╭─ Source passage

# How Replace Cable on HD600?



## rtsy

I'm considering getting the HD600 cable from Cardas.

 Can someone please explain to me how I:

 1--remove the original Sennheiser cable and
 2--connect the Cardas cable?

 Thanks!


----------



## ddriveman

rtsy,

 Its simple. 
 Just grab the connector ends sticking out of the HD600 and carefully pull them out. It will take quite a hard pull but don't worry, its mean to be removable.
 Once out, then push the Cardas connector ends in.


----------



## squirt

be carefull when plugging in the cable...be sure the letters on the cable plugs R (right) and L (left) are facing outward (away from your head) when plugging in the cable...the two metal prongs on the plug are slightly different widths and need to be plugged in the correct way


----------



## rtsy

Does Cardas make a cable specifically for headphone or do they just fit one of their speaker cables/interconnects with a 1/4" headphone jack and the connectors for Sennheiser?

 Thanks for the responses!


----------



## ddriveman

Quote:


 _Originally posted by squirt _
*be carefull when plugging in the cable...be sure the letters on the cable plugs R (right) and L (left) are facing outward (away from your head) when plugging in the cable...the two metal prongs on the plug are slightly different widths and need to be plugged in the correct way



* 
 

squirt,

 Thanks for pointing that out. However, my Cardas cable does not have the L/R letters on the cable plugs (my Cardas are first generation, I believe). Nevertheless, you should be able to see the difference in width of the pins and line them up with the socket holes in the HD600


----------



## davidcotton

Either that or they should be colour coded in someway. Red=Right for example...


----------



## peter braun

How to remove HD600 cables in three easy steps

 Step 1 - put headphones on

 Step 2 - plug headphones into a very solid source

 Step 3 - RUN !!!!


----------



## MusicLover

Quote:


 _Originally posted by peter braun _
*How to remove HD600 cables in three easy steps

 Step 1 - put headphones on

 Step 2 - plug headphones into a very solid source

 Step 3 - RUN !!!! * 
 

Not the very best way, but I must say, it works.


----------



## HanssoN

Quote:


 _Originally posted by peter braun _
*How to remove HD600 cables in three easy steps

 Step 1 - put headphones on

 Step 2 - plug headphones into a very solid source

 Step 3 - RUN !!!! * 
 

My amp has locking Neutric jacks... I ought to try this sometime


----------

╰─
╭─ Material provided

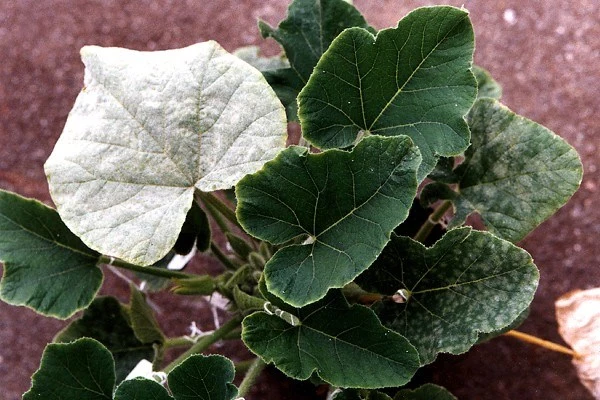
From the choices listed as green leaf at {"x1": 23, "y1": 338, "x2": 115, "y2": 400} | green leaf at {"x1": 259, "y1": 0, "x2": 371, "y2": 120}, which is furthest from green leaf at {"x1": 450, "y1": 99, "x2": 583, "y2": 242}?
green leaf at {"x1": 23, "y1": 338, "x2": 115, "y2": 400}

╰─

→ **Challenge**
In the HD600 cable thread, which way should the R and L letters on the cable plugs face when the cable is plugged in? You won't need the listing.

→ **Exercise output**
Outward, away from your head.